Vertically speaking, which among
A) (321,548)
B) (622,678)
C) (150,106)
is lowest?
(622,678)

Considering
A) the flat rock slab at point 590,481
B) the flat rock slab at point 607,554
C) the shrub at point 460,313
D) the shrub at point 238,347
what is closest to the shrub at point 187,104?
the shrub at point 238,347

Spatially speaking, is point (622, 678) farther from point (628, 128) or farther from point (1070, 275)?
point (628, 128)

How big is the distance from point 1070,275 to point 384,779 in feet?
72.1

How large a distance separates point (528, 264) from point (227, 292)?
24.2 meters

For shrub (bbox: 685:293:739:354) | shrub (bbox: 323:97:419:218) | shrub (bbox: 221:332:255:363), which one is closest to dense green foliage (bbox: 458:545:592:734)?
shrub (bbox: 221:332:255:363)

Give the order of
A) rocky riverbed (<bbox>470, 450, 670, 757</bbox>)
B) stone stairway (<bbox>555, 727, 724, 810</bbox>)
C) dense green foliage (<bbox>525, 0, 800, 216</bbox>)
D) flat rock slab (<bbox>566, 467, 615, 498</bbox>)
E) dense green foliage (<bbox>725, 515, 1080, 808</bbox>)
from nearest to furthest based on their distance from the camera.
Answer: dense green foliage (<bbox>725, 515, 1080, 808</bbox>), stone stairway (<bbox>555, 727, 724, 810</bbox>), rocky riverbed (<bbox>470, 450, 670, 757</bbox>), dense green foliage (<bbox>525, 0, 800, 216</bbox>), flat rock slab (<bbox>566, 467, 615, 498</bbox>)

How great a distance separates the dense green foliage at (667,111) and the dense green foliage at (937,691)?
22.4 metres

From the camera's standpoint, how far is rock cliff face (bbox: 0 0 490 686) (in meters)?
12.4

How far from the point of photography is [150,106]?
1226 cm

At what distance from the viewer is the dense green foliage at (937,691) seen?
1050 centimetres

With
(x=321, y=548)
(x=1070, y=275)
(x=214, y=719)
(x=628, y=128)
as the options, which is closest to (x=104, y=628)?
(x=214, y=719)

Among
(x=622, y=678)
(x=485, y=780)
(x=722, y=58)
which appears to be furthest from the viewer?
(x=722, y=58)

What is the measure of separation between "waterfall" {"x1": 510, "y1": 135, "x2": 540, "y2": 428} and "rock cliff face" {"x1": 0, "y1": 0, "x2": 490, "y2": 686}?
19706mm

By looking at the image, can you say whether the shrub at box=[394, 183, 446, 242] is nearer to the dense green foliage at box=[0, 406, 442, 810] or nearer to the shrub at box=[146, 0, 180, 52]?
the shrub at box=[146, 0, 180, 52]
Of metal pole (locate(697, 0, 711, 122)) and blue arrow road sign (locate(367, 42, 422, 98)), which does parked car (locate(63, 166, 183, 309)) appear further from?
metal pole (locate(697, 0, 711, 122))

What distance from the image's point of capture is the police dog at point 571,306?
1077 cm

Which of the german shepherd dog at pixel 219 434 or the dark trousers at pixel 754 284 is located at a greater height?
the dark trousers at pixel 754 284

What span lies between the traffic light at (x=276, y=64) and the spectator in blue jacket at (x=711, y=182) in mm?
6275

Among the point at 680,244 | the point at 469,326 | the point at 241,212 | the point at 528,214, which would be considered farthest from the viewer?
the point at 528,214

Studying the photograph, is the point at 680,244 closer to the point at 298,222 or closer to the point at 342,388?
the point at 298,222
# # # # # # #
Can you copy out once more, word for word, the lines of the material that begin with the line containing "What span lies" and run through the end of the material?

◆ Solution to this exercise
What span lies between the traffic light at (x=276, y=64) and the spectator in blue jacket at (x=711, y=182) in mm?
6275

Among the point at 680,244 | the point at 469,326 | the point at 241,212 | the point at 528,214, which would be considered farthest from the viewer?
the point at 528,214

Studying the photograph, is the point at 680,244 closer to the point at 298,222 or closer to the point at 342,388?
the point at 298,222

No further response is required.